§ **WORK TO BE COMPLETED**:
Edit the stretch from the line containing "Judging by the" through the last of the lines below, changing "options" to "choices" and leaving everything else unchanged. Return only that edited stretch.

§ **WORKING DATA**:
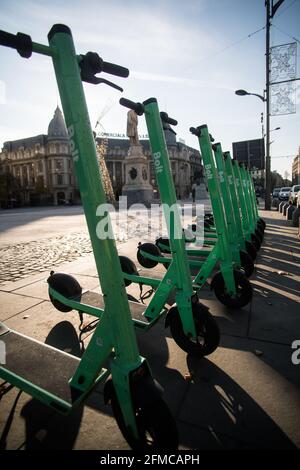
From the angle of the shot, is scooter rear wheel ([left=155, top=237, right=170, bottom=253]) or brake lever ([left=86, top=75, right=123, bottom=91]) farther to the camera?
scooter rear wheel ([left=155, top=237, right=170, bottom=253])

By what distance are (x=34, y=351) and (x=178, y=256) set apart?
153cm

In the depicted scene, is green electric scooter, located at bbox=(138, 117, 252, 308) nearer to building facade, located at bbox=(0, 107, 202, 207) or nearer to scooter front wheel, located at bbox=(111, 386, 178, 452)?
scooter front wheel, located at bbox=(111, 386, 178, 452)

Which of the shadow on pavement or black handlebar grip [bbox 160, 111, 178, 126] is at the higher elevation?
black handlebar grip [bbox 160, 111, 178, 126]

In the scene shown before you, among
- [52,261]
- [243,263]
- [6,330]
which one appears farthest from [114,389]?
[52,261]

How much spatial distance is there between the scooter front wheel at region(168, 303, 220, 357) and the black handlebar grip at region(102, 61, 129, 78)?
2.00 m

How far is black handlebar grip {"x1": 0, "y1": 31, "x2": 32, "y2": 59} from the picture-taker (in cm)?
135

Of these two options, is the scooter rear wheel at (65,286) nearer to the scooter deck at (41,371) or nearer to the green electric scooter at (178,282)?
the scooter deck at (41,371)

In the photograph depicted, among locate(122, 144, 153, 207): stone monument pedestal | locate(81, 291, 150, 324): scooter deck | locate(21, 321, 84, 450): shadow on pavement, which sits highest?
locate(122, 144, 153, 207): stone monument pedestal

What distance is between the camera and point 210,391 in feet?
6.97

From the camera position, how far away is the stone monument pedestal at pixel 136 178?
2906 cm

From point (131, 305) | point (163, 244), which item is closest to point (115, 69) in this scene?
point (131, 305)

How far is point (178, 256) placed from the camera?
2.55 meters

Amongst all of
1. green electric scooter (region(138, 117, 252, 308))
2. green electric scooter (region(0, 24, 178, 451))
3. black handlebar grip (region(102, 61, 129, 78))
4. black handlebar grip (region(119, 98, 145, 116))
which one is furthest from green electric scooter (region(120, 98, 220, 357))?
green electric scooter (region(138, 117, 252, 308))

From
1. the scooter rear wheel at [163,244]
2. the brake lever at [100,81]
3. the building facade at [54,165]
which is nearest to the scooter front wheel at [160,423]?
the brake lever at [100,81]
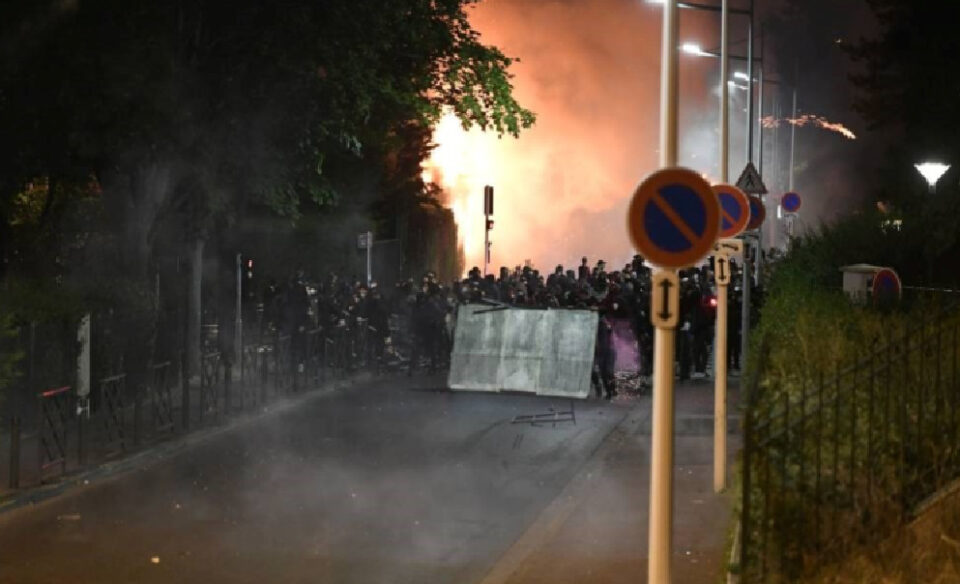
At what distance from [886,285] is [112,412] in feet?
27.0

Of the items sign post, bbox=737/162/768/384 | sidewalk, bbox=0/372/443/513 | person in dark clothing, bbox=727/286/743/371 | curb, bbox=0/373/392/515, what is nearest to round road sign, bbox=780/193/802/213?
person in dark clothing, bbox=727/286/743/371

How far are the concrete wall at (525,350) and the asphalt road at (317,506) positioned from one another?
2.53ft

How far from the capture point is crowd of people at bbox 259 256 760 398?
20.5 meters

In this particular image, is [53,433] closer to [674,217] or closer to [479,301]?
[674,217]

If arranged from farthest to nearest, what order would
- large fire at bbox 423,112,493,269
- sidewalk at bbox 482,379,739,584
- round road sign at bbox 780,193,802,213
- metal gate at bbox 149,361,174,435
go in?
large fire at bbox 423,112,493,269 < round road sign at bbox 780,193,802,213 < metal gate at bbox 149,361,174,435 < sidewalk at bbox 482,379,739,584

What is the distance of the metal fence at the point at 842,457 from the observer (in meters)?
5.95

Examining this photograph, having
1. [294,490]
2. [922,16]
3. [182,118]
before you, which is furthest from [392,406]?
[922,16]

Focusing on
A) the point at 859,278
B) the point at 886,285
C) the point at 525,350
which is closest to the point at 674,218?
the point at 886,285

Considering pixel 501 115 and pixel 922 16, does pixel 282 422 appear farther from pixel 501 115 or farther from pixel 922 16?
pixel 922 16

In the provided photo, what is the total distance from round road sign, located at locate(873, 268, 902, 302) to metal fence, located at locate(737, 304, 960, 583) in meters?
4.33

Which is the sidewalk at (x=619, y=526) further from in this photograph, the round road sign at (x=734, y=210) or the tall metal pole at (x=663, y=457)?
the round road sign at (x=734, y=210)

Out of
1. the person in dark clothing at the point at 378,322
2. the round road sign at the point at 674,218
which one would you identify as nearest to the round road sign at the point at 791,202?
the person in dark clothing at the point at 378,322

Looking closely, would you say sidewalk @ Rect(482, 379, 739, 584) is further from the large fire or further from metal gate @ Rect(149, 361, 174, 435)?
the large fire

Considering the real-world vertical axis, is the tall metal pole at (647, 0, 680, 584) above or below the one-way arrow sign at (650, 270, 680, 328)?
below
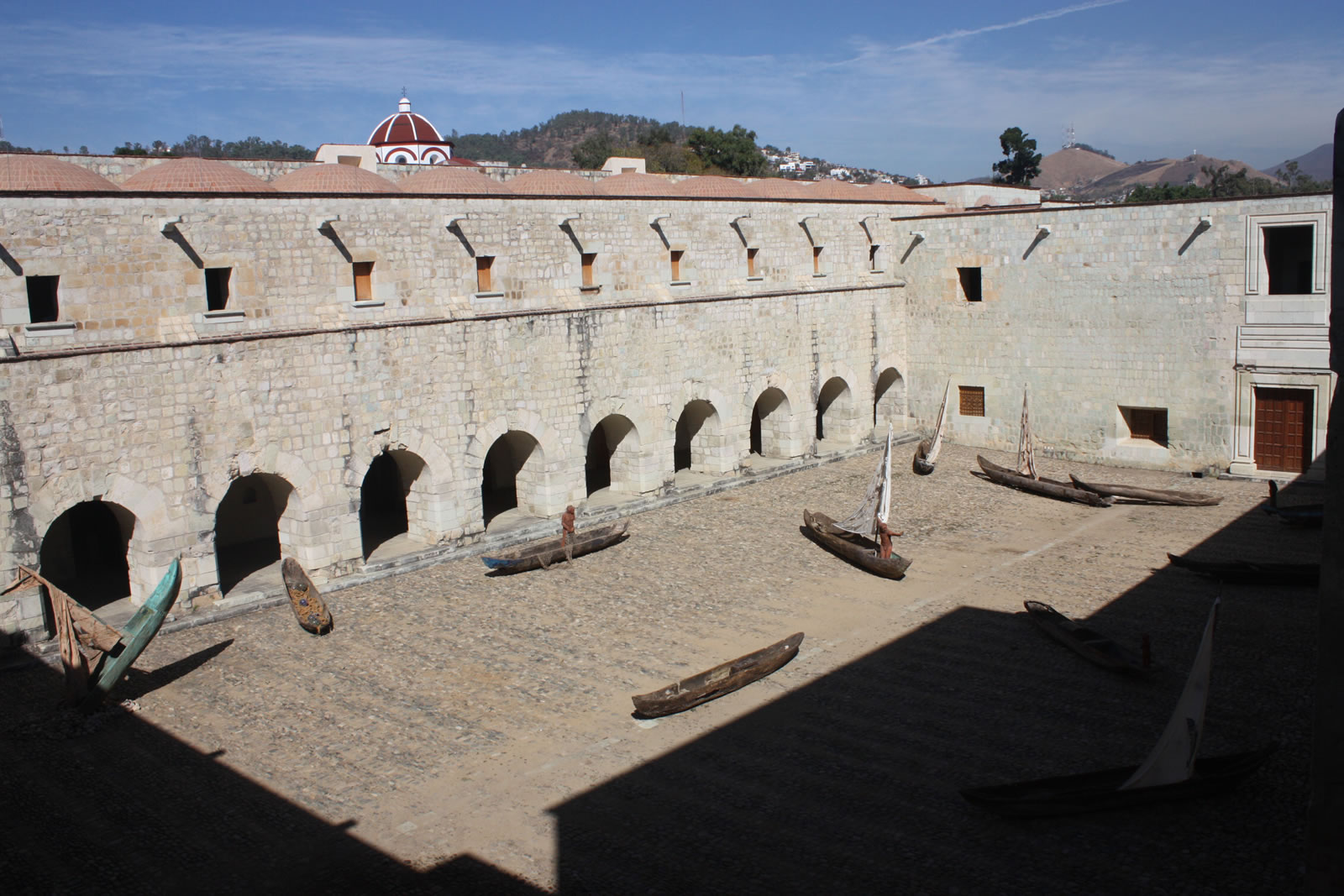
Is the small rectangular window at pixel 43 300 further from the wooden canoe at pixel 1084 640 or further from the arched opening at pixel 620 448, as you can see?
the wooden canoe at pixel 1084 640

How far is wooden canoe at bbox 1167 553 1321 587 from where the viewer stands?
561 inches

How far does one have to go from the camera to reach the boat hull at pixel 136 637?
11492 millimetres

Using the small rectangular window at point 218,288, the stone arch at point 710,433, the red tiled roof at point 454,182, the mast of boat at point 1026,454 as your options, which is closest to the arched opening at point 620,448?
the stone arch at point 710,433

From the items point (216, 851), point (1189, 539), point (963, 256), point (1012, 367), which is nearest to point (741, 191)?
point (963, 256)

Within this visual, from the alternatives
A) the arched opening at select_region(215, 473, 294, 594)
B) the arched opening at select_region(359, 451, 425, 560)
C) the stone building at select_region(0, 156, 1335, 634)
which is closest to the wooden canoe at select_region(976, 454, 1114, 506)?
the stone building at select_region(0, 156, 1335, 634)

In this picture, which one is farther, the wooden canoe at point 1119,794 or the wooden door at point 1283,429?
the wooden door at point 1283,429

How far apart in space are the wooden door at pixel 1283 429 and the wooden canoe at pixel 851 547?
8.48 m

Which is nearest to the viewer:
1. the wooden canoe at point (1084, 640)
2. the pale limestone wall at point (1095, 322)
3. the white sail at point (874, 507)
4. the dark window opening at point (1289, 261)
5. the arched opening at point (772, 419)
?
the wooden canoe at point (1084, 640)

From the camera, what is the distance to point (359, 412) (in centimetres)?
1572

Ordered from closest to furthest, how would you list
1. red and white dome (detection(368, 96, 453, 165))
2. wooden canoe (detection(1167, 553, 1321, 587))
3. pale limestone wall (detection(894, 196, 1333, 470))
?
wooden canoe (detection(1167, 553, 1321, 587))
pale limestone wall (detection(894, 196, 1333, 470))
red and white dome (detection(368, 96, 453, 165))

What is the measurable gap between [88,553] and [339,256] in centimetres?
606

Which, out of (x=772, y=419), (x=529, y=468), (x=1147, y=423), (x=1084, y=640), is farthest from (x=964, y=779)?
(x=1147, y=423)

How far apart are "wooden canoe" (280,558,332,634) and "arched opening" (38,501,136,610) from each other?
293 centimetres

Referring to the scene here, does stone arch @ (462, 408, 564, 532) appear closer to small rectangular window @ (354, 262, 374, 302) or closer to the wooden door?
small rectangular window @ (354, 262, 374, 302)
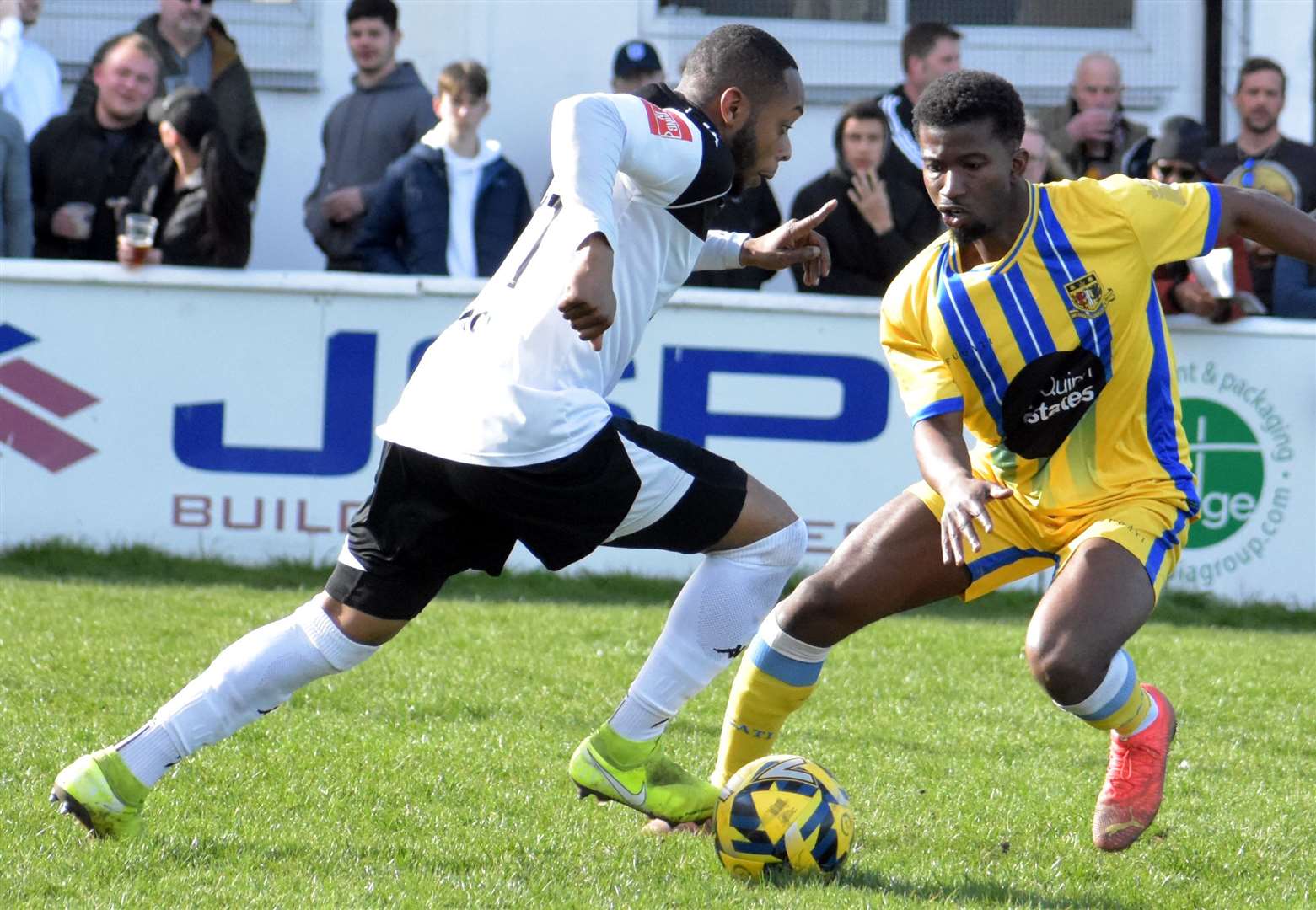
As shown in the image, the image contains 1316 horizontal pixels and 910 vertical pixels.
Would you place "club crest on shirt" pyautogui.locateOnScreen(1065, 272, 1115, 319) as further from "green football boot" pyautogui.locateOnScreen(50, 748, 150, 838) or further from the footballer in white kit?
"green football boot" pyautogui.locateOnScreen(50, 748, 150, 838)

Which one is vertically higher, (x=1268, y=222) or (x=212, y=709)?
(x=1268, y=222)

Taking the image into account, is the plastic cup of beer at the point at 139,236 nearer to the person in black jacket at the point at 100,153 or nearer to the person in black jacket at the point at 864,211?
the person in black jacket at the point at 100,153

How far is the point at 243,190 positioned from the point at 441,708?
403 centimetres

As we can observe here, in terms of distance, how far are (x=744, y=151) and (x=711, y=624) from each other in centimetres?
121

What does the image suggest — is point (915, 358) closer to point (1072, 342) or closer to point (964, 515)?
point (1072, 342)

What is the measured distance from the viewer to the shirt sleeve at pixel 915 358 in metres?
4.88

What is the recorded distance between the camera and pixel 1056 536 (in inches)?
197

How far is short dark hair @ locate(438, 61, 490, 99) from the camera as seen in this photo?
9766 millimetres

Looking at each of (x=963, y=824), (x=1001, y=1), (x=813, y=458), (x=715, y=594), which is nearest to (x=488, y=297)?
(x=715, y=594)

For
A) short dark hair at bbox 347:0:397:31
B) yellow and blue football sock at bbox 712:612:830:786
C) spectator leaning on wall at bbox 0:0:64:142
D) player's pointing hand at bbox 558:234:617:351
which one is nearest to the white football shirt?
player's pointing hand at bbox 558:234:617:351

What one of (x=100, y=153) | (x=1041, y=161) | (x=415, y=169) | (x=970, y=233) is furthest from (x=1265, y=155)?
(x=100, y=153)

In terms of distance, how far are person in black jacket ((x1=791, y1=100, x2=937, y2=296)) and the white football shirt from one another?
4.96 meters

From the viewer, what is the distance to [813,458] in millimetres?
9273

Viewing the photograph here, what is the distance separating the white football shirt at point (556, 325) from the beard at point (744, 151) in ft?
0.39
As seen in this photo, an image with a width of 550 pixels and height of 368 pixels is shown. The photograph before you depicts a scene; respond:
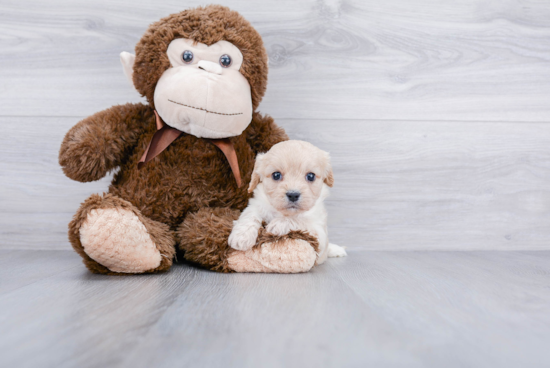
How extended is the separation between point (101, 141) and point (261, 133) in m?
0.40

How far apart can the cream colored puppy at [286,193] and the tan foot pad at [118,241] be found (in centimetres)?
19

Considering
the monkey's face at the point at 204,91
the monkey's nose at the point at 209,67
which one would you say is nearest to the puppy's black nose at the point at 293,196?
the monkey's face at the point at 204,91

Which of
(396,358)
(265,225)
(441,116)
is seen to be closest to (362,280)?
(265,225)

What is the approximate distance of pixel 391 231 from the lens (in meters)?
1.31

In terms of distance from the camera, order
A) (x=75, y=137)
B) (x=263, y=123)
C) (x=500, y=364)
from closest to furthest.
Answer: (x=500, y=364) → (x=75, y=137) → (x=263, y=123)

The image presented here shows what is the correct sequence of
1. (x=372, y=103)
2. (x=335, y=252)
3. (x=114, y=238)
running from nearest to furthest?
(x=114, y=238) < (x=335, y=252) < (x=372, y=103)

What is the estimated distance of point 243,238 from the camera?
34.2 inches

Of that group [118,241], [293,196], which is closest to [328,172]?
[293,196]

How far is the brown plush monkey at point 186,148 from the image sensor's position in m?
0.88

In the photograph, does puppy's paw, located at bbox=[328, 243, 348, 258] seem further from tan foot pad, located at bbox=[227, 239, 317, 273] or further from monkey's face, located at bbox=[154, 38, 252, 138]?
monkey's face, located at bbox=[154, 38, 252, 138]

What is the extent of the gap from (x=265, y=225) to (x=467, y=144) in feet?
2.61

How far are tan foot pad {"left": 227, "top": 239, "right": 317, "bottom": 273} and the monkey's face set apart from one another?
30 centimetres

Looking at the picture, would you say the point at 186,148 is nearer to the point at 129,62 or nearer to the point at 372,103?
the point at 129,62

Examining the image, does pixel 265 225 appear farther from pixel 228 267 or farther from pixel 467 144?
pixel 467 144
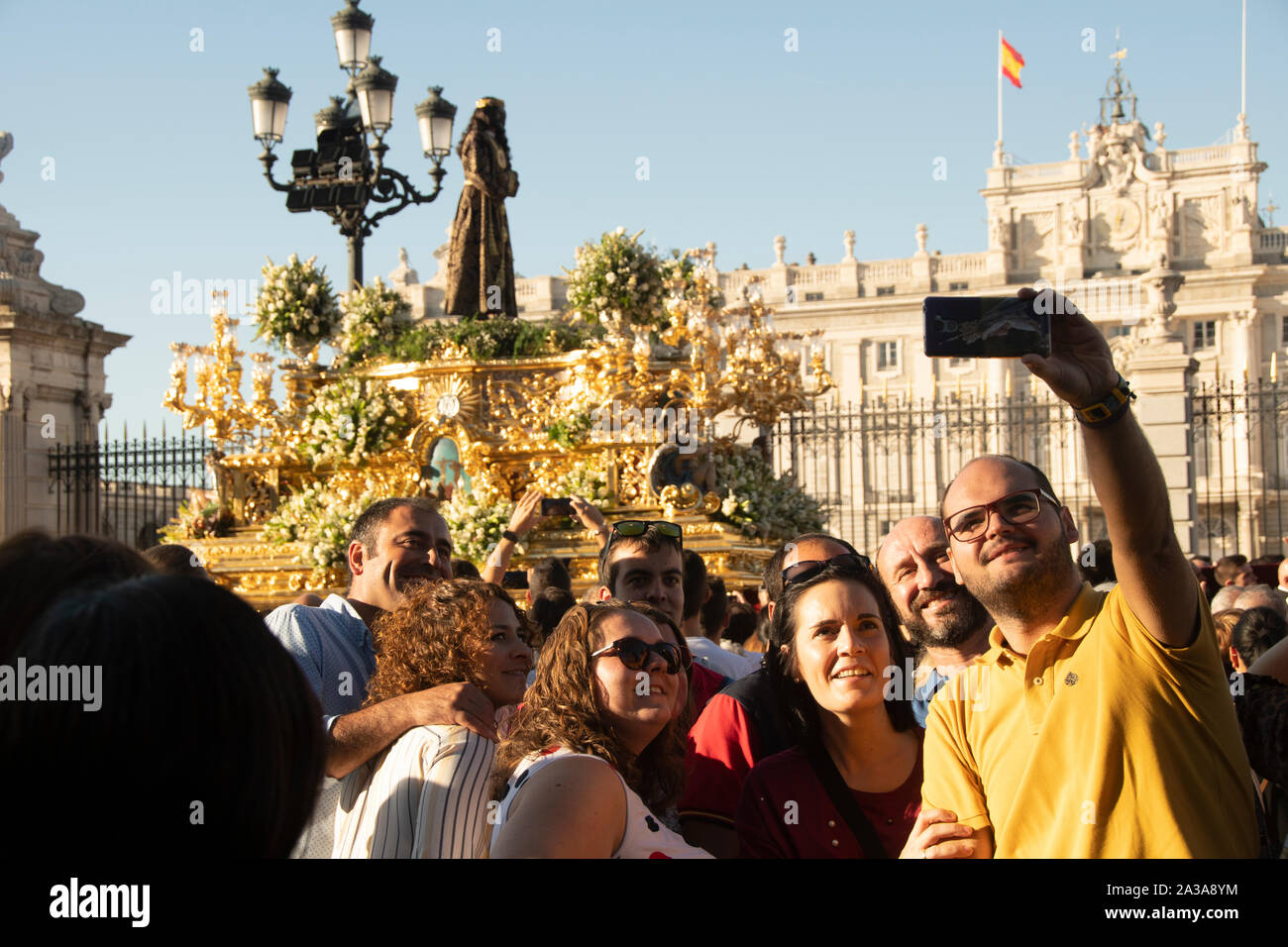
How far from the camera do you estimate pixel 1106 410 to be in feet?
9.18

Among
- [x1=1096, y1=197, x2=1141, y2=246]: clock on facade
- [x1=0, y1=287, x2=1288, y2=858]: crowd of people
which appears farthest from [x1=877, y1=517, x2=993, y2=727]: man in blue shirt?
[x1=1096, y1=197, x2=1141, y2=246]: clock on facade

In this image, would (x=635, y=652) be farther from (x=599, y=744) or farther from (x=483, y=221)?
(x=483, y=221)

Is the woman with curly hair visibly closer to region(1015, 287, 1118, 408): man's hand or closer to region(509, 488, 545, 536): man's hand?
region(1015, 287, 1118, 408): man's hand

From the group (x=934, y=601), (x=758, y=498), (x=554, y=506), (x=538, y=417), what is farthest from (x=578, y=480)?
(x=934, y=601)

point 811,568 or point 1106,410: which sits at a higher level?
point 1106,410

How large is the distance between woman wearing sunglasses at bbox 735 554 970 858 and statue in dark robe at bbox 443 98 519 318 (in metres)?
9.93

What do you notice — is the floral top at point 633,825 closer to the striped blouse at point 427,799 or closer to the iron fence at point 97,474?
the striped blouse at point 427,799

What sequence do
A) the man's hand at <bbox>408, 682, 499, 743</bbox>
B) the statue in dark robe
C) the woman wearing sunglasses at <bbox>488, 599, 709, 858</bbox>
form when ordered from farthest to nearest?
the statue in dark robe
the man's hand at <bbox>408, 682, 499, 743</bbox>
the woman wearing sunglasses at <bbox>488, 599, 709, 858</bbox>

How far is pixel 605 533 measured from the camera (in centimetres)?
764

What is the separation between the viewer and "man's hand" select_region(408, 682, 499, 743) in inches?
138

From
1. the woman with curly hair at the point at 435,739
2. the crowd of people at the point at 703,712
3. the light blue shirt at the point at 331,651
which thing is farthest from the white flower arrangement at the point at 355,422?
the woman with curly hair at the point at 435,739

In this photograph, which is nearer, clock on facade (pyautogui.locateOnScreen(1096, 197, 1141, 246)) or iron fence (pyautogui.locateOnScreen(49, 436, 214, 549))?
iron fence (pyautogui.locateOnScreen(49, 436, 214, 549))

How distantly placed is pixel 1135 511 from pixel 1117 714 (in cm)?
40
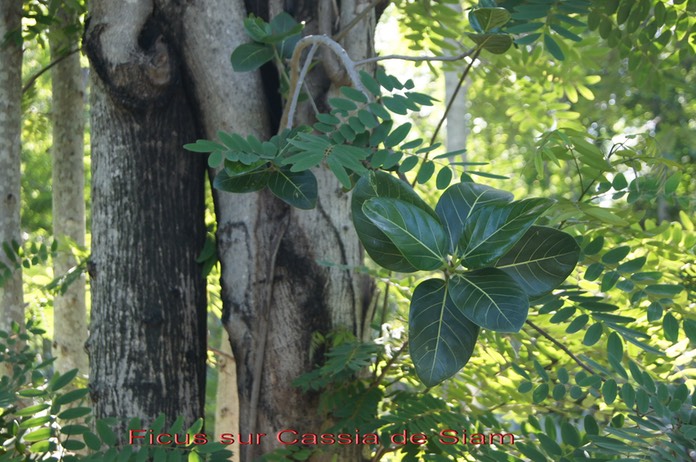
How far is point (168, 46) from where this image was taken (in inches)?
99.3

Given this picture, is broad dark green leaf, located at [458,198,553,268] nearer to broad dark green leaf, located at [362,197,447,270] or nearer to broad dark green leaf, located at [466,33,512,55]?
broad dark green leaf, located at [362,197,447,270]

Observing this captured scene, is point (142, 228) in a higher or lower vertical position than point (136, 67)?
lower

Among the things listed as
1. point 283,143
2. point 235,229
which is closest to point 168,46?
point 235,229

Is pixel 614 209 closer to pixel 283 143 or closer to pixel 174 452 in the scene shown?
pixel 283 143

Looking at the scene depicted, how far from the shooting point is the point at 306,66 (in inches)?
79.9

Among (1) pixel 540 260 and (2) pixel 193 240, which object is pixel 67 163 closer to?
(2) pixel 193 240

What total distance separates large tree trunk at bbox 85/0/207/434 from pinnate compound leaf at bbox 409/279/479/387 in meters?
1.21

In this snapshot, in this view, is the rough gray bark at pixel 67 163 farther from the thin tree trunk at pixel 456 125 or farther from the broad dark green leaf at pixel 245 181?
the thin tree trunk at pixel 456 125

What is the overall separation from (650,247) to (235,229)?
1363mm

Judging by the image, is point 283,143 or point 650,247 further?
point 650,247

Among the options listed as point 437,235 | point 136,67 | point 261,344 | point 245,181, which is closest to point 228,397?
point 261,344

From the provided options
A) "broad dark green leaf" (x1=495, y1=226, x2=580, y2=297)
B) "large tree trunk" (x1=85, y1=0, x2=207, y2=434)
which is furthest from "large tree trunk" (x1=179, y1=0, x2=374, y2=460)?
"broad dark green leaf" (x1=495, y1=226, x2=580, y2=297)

§ **RESPONSE TO THIS EXERCISE**:
Judging by the image, is point 283,143 or point 650,247 further?
point 650,247

Among the choices listed as point 437,235 | point 136,67 | point 261,344 | point 245,181, which is closest to point 228,397?
point 261,344

From the provided choices
A) "broad dark green leaf" (x1=495, y1=226, x2=580, y2=297)
B) "large tree trunk" (x1=85, y1=0, x2=207, y2=434)
which is furthest from "large tree trunk" (x1=179, y1=0, x2=374, y2=460)?
"broad dark green leaf" (x1=495, y1=226, x2=580, y2=297)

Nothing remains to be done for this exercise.